Clinical Psychologist, PSY 18857
Good afternoon Dr. Childress, How are you? OMG! You’ve done it again. Thank you, thank you THANK YOU! Karlene
Reblogged this on | truthaholics and commented:
“Operational Definitions: There are no operational definitions for the key constructs of “parental capacity” and “best interests of the child.” Defining the key constructs to be assessed is foundational to the development of an assessment procedure. Without operational definitions for the key constructs of “parental capacity” and “best interests of the child,” individual child custody evaluators are free to arbitrarily apply, misapply, or not apply, any, some, or none of the established principles and constructs of professional psychology in any way the evaluator chooses in order to reach an arbitrary decision regarding child custody which is potentially biased by the evaluator’s own beliefs, prejudices, knowledge base, and personal family-of-origin history.”
” Pathogenic Parenting: Pathogenic parenting is the creation of significant pathology in the child through aberrant and distorted parenting practices (patho-pathology; genic=genesis, creation). Pathogenic parenting that is creating significant developmental and psychiatric pathology in the child may warrant the DSM-5 diagnosis of V995.51 Child Psychological Abuse and a child protection response. In all cases of child abuse (physical abuse, sexual abuse, and psychological abuse), the standard and appropriate mental health response is to protectively separate the child from the abusive parent, treat the impact of the abuse on the child and restore the child’s healthy development, and then to reintroduce the child to the formerly abusive parent with sufficient safeguards to ensure that the child is safe and that the abuse does not resume. During the protective separation period, the abusive parent is typically required to seek collateral individual therapy to gain insight into the cause of the prior abusive parenting practices”
Wow. Just, wow. I stumbled upon your blog in my continued attempts to understand what is happening to my family. To put a name to whatever it is, find someone who can help and maybe, just maybe not feel as though I’m losing my mind.
I am a Step Mom married (5 years) to a wonderful man who has a daughter(10) from a previous (3 month long) marriage. The allegations of abuse (sexual & physical) started 2 years ago, but the pathogenic parenting (or alienation) by my Stepdaughters Mother has been ongoing since I met my husband 6 years ago. Sole custody was temporally given to my Stepdaughters Mother 1 year ago. The allegations were proven false/unfounded after 6 months and custody was restored to both parents. “Reunification Therapy” was ordered for my husband and Stepdaughter with progression back to 50/50 so as not to “traumatize” my Stepdaughter. (Because removing her from my husbands care without cause or warning for 6 months couldn’t have been traumatizing for her either, right?)
We were THRILLED! 6 months of no contact feels like an eternity. 6 months of explaining to our youngest daughter why she couldn’t see her big sister is hell. Waking up to an empty bedroom full of toys, books and clothes for a child you aren’t allowed to see is a nightmare. The day of reunification came and my Stepdaughter refused to see her Dad. She refused! She has continued to refuse for the past 6 months. We now haven’t seen her for an entire agonizing year.
It feels as if our hearts are continually being ripped out. My Stepdaughter loved us. Loved her Dad. Loved our family. Loved our church, our camping trips, our bike rides…she loved her life with us…and now she won’t even talk to us. She won’t even look at us when we attend her extracurricular activities (that the court instructed and encouraged us to attend).
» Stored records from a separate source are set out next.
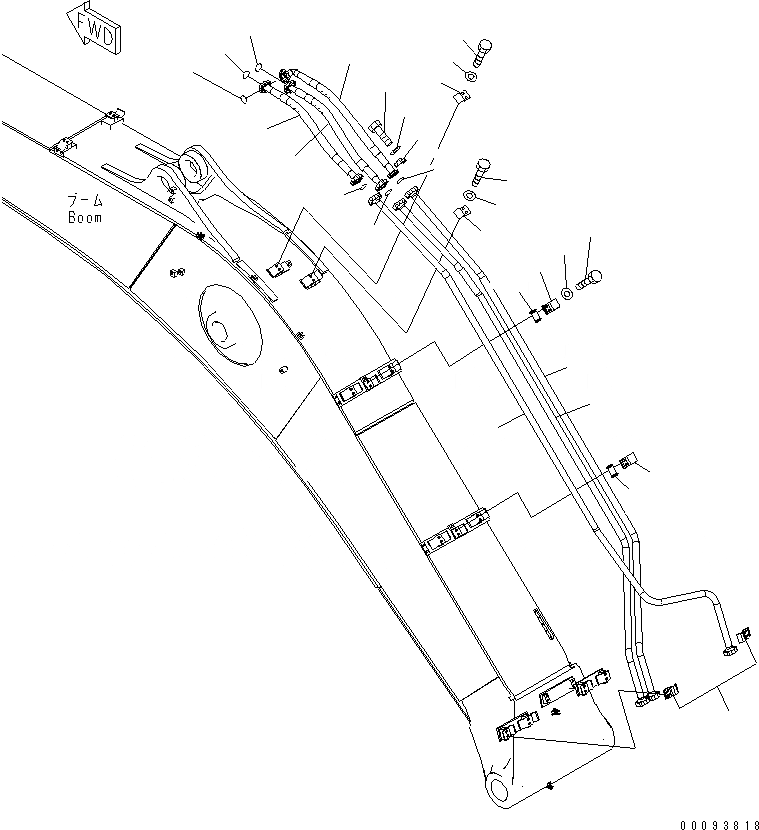 FWD

ブーム
Boom

00093818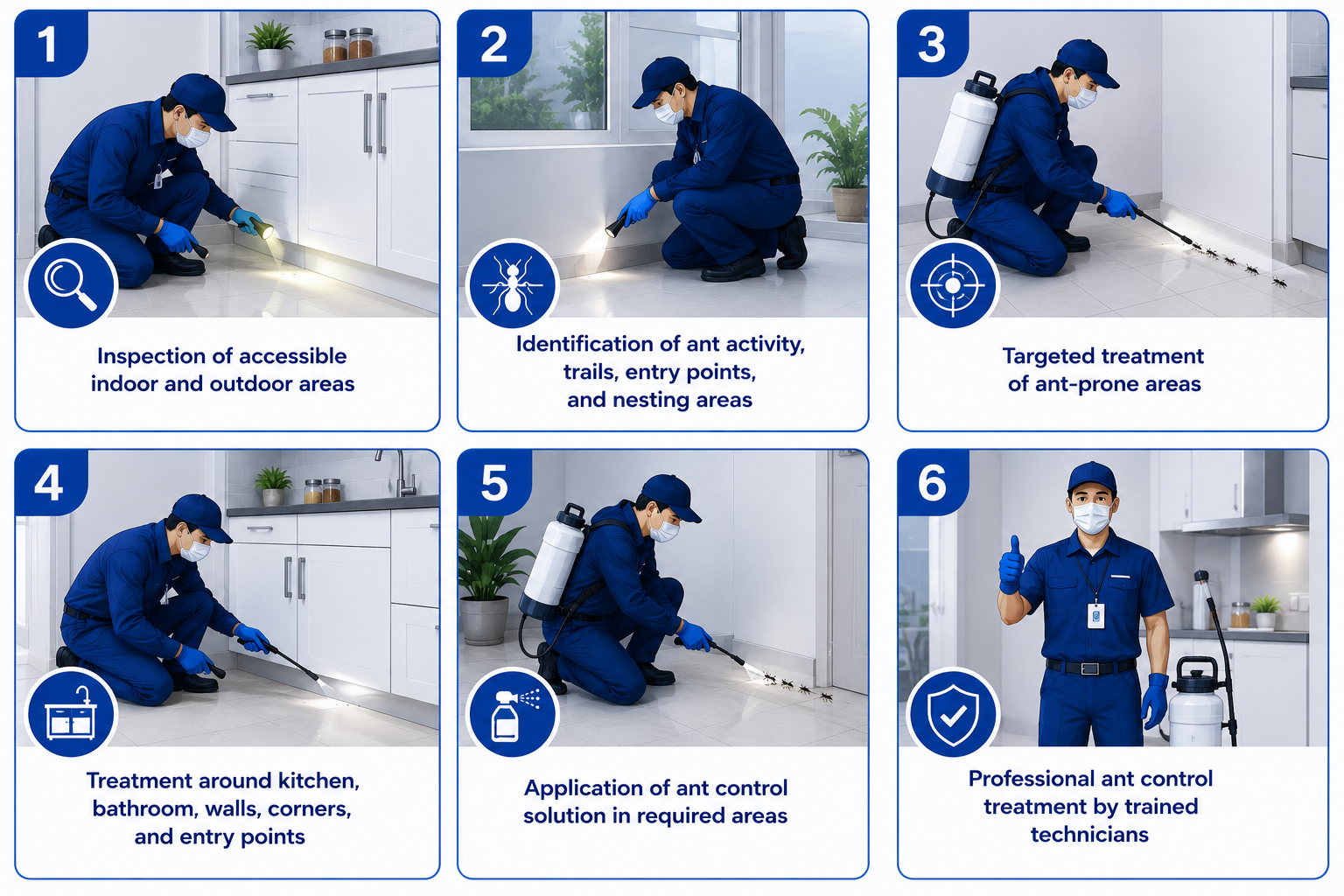 1

Inspection of accessible indoor and outdoor areas

2

Identification of ant activity, trails, entry points, and nesting areas

3

Targeted treatment of ant-prone areas

4

Treatment around kitchen, bathroom, walls, corners, and entry points

5

Application of ant control solution in required areas

6

Professional ant control treatment by trained technicians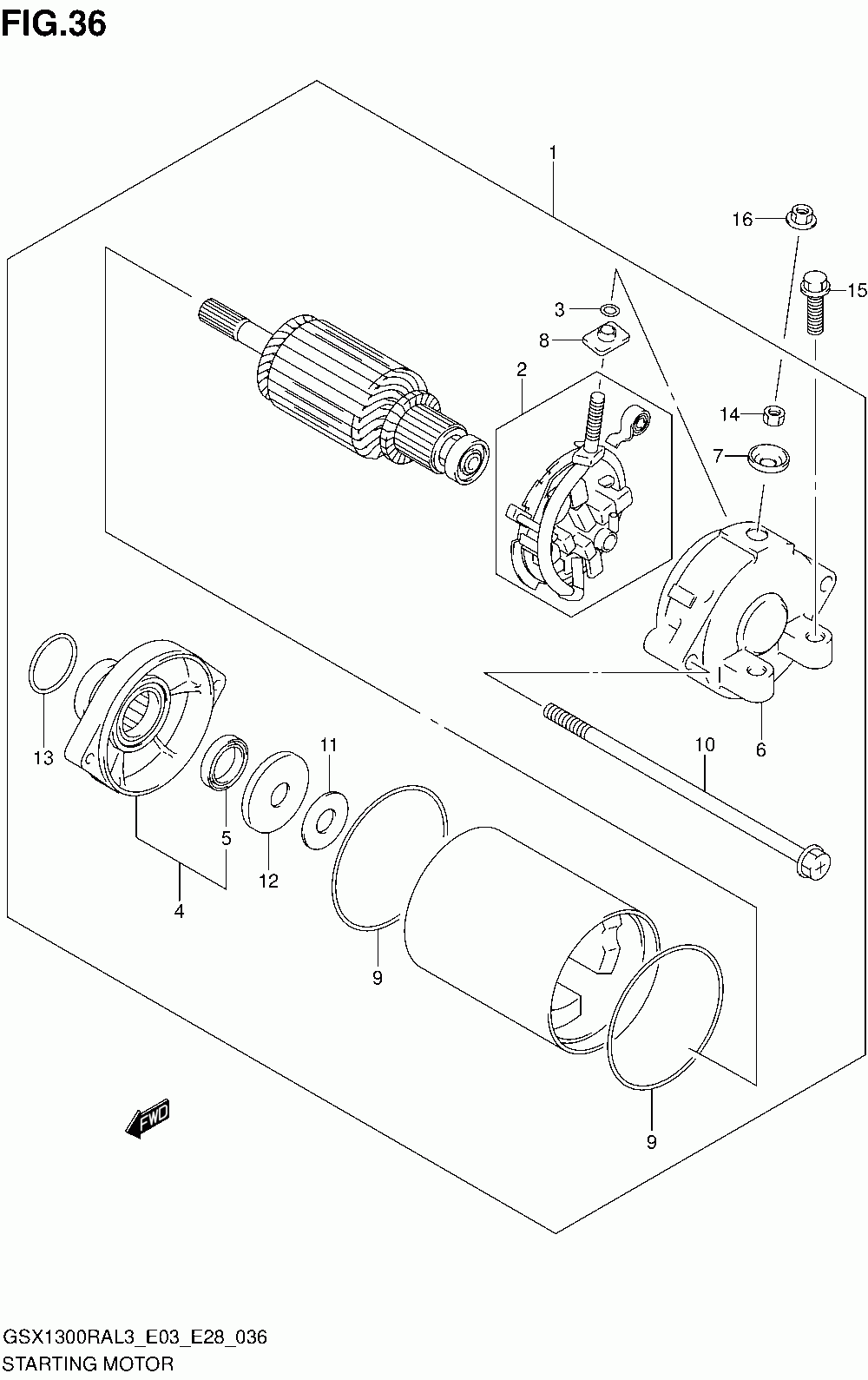 FIG.36

1
16
15
3
8
2
14
7
13
11
10
6
5
12
4
9
9
FWD

GSX1300RAL3_E03_E28_036
STARTING MOTOR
She hides from us and her Mother continues to pull her out early from every event that we attend.
No other mental health “professional” has been able to help us. They see what is happening and they use terms like “enmeshment”, “splitting”, “parent-child relational problems”, but they DO nothing.
We were assigned a Custody Evaluation in June and my husbands last appointment is next Thursday. We’ll see if that “professional” will do anything, but at this point…
I wish I had found your site sooner. It has been invaluable in helping me to somewhat understand why this is happening. I look forward to reading your future posts.